Fig 2. Source: https://en.wikipedia.org/wiki/Harmonic_oscillator#/media/File:Step_response_for_two-pole_feedback_amplifier.PNG

A: Such data is often fit using a nonlinear mixed effects model (aka, hierarchical model) using a compartment model for the subject-level model and a simple ANOVA model for the treatment-level model.
This is a form of random coefficients model.  Instead of trying to capture the data as a series of averages within each treatment group and time point, you instead try to capture each subject's kinetics curve by condensing that data into the kinetics parameters.  These parameter values then become the thing that responds to treatment and you look at differences of these values among the subjects across treatment groups.
It is an ANOVA where the focus is not on the means-over-time (which are not scientifically interesting) but on the kinetics parameters (which are scientifically interesting).

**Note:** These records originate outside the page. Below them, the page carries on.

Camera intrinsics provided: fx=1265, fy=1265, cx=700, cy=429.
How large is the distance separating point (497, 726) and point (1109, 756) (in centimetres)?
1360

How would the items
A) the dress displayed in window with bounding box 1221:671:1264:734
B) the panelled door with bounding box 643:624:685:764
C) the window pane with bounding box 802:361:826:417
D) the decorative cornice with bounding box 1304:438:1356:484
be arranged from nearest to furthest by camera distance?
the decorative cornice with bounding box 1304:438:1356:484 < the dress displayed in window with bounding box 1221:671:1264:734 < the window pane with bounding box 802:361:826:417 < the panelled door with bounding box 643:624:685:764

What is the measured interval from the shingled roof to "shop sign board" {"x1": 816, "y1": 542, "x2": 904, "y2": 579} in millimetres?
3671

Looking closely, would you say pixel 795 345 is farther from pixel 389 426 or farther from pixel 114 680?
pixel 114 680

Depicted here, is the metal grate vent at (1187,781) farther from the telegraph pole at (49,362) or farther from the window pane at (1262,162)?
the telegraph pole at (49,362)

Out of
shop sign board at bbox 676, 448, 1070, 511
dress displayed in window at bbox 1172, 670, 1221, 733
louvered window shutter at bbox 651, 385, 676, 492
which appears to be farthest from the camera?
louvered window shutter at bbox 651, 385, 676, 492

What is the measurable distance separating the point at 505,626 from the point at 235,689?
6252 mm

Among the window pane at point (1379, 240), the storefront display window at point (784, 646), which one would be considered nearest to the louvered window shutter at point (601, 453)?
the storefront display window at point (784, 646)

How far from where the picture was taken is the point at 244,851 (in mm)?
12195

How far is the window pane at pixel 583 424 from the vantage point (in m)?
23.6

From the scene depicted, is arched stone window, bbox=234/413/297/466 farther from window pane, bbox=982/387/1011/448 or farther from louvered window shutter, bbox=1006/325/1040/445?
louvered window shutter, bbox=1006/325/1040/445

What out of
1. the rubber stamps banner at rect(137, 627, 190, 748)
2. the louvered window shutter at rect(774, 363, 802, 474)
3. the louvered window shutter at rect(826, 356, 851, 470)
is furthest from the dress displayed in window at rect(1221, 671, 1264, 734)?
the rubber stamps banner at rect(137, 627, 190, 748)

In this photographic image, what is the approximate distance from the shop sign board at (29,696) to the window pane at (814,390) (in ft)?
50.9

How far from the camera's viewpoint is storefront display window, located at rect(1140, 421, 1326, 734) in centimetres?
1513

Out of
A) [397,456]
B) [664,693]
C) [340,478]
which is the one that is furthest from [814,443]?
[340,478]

I would suggest you start by looking up nonlinear mixed-effects models, lmer4, nlme, hierarchical models, etc.  Singer and Willett's book.  Pinhiero and Bates' book.
The data you give is NOT the data fed to the model. You have already summarized into mean curves.  The analysis will begin with each individual's curve.  If I am mistaken about your data and these curves are made up of points that differ for each individual, then this model is not relevant.
I do not know your endpoint well-enough to suggest what type of compartment model you need, though.  And that is usually the real trick in fitting NLME models...getting a model that actually fits the data.